We have been renting a Mcelroy 26 unit for doing our 6" fusion, we bought another unit that worked ok but was it's max and I didn't like it but the supply house where we buy our pipe rents units but recently even with a reservation they kept not having one for us because big contractors would keep them for a month our two (and write the rental off) Anyway been looking for a couple years for a unit to buy and got lucky on ebay! Won the auction, contacted the seller and drove 800 miles to pick it up! This unit is a Mcelroy 28 capable of 8"


----------



## Redwood (Sep 8, 2008)

Very nice acquisition! :thumbup:


----------



## 422 plumber (Jul 31, 2008)

Our fitters are doing a lot of HDPE at the nukes lately.

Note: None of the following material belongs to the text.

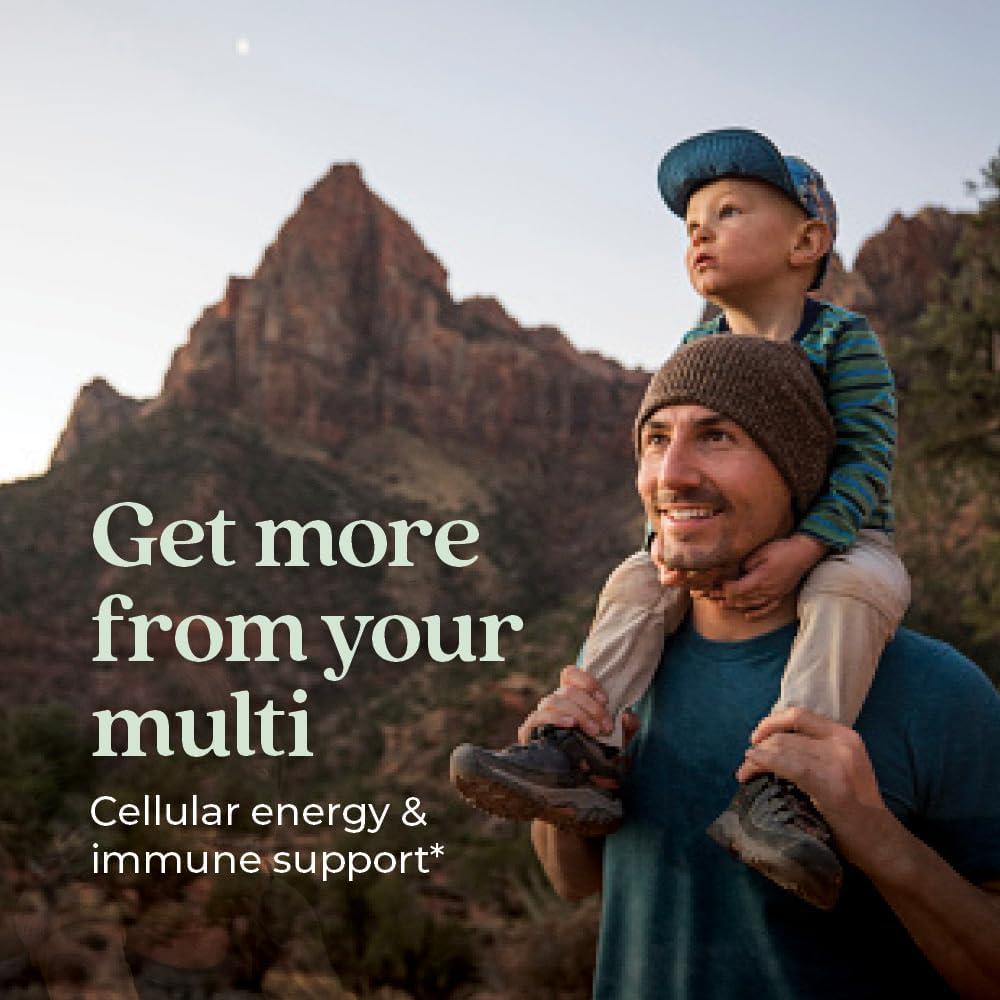 Gomitas Multivitamínicas New Chapter para Hombres 75ct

Mostly for service water and forced main sewers. Our shop had to write the procedure, then give it to the utility to basically copy and call it their procedure, before we could start burning joints. Our fitters bought so much pipe and fittings, the supply house loaned us their machine, it is self propelled, on crawler tracks. Every joint was recorded by a laptop and sent as a file to an engineer, who signed off on it before they did the nest one.


----------



## TX MECH PLUMBER (May 27, 2011)

Nice rig.


----------



## Cuda (Mar 16, 2009)

422 plumber said:


> Our fitters are doing a lot of HDPE at the nukes lately. Mostly for service water and forced main sewers. Our shop had to write the procedure, then give it to the utility to basically copy and call it their procedure, before we could start burning joints. Our fitters bought so much pipe and fittings, the supply house loaned us their machine, it is self propelled, on crawler tracks. Every joint was recorded by a laptop and sent as a file to an engineer, who signed off on it before they did the nest one.


Yea a data logger to record the joints, I can only hope we get a job that will pay for a data logger. All the pipe joining equipment cost bucks!


----------